*** THE INPUT
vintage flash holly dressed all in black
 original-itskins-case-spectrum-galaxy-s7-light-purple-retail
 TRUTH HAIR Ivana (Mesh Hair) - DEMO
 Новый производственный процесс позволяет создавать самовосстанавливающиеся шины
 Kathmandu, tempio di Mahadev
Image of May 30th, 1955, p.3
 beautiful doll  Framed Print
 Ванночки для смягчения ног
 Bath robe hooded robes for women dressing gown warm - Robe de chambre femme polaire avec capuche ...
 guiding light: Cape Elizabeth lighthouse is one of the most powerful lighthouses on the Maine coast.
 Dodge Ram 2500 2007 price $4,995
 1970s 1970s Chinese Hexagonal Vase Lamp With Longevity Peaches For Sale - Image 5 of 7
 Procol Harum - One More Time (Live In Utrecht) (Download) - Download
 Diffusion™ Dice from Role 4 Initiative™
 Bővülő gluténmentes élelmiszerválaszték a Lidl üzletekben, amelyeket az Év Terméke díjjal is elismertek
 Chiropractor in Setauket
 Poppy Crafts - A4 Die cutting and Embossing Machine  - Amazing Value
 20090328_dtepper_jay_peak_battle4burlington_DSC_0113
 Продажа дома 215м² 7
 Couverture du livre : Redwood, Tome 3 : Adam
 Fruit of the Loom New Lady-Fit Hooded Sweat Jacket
******
ACTION ITEM »
What is needed is an exact restatement of every record above.

TASK SOLUTION »
vintage flash holly dressed all in black
 original-itskins-case-spectrum-galaxy-s7-light-purple-retail
 TRUTH HAIR Ivana (Mesh Hair) - DEMO
 Новый производственный процесс позволяет создавать самовосстанавливающиеся шины
 Kathmandu, tempio di Mahadev
Image of May 30th, 1955, p.3
 beautiful doll  Framed Print
 Ванночки для смягчения ног
 Bath robe hooded robes for women dressing gown warm - Robe de chambre femme polaire avec capuche ...
 guiding light: Cape Elizabeth lighthouse is one of the most powerful lighthouses on the Maine coast.
 Dodge Ram 2500 2007 price $4,995
 1970s 1970s Chinese Hexagonal Vase Lamp With Longevity Peaches For Sale - Image 5 of 7
 Procol Harum - One More Time (Live In Utrecht) (Download) - Download
 Diffusion™ Dice from Role 4 Initiative™
 Bővülő gluténmentes élelmiszerválaszték a Lidl üzletekben, amelyeket az Év Terméke díjjal is elismertek
 Chiropractor in Setauket
 Poppy Crafts - A4 Die cutting and Embossing Machine  - Amazing Value
 20090328_dtepper_jay_peak_battle4burlington_DSC_0113
 Продажа дома 215м² 7
 Couverture du livre : Redwood, Tome 3 : Adam
 Fruit of the Loom New Lady-Fit Hooded Sweat Jacket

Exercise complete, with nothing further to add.